Collected data
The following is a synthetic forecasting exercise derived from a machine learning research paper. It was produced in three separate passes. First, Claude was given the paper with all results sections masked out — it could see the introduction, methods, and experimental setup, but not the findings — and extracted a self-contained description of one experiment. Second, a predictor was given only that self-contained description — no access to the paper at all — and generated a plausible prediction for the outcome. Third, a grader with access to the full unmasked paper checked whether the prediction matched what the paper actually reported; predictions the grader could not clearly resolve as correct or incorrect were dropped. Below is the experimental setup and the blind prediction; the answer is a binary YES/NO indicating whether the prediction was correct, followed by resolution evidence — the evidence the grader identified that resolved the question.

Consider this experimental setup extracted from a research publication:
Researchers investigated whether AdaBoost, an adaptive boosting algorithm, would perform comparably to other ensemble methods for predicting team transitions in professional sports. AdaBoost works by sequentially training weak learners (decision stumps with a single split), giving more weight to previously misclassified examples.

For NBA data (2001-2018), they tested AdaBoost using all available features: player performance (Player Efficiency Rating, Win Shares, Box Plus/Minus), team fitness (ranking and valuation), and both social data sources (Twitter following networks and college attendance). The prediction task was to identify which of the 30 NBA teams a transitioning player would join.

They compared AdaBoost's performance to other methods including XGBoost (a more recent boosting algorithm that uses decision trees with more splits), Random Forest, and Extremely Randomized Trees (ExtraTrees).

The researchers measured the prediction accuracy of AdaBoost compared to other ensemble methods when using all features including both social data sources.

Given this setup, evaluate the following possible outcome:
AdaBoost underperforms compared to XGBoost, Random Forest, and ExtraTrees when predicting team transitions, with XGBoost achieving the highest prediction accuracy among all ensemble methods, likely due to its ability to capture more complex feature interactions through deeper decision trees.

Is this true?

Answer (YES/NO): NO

# [Work to be completed]
All entries given above should be transcribed exactly, with none omitted.

# [Expected answer]
The following is a synthetic forecasting exercise derived from a machine learning research paper. It was produced in three separate passes. First, Claude was given the paper with all results sections masked out — it could see the introduction, methods, and experimental setup, but not the findings — and extracted a self-contained description of one experiment. Second, a predictor was given only that self-contained description — no access to the paper at all — and generated a plausible prediction for the outcome. Third, a grader with access to the full unmasked paper checked whether the prediction matched what the paper actually reported; predictions the grader could not clearly resolve as correct or incorrect were dropped. Below is the experimental setup and the blind prediction; the answer is a binary YES/NO indicating whether the prediction was correct, followed by resolution evidence — the evidence the grader identified that resolved the question.

Consider this experimental setup extracted from a research publication:
Researchers investigated whether AdaBoost, an adaptive boosting algorithm, would perform comparably to other ensemble methods for predicting team transitions in professional sports. AdaBoost works by sequentially training weak learners (decision stumps with a single split), giving more weight to previously misclassified examples.

For NBA data (2001-2018), they tested AdaBoost using all available features: player performance (Player Efficiency Rating, Win Shares, Box Plus/Minus), team fitness (ranking and valuation), and both social data sources (Twitter following networks and college attendance). The prediction task was to identify which of the 30 NBA teams a transitioning player would join.

They compared AdaBoost's performance to other methods including XGBoost (a more recent boosting algorithm that uses decision trees with more splits), Random Forest, and Extremely Randomized Trees (ExtraTrees).

The researchers measured the prediction accuracy of AdaBoost compared to other ensemble methods when using all features including both social data sources.

Given this setup, evaluate the following possible outcome:
AdaBoost underperforms compared to XGBoost, Random Forest, and ExtraTrees when predicting team transitions, with XGBoost achieving the highest prediction accuracy among all ensemble methods, likely due to its ability to capture more complex feature interactions through deeper decision trees.

Is this true?

Answer (YES/NO): NO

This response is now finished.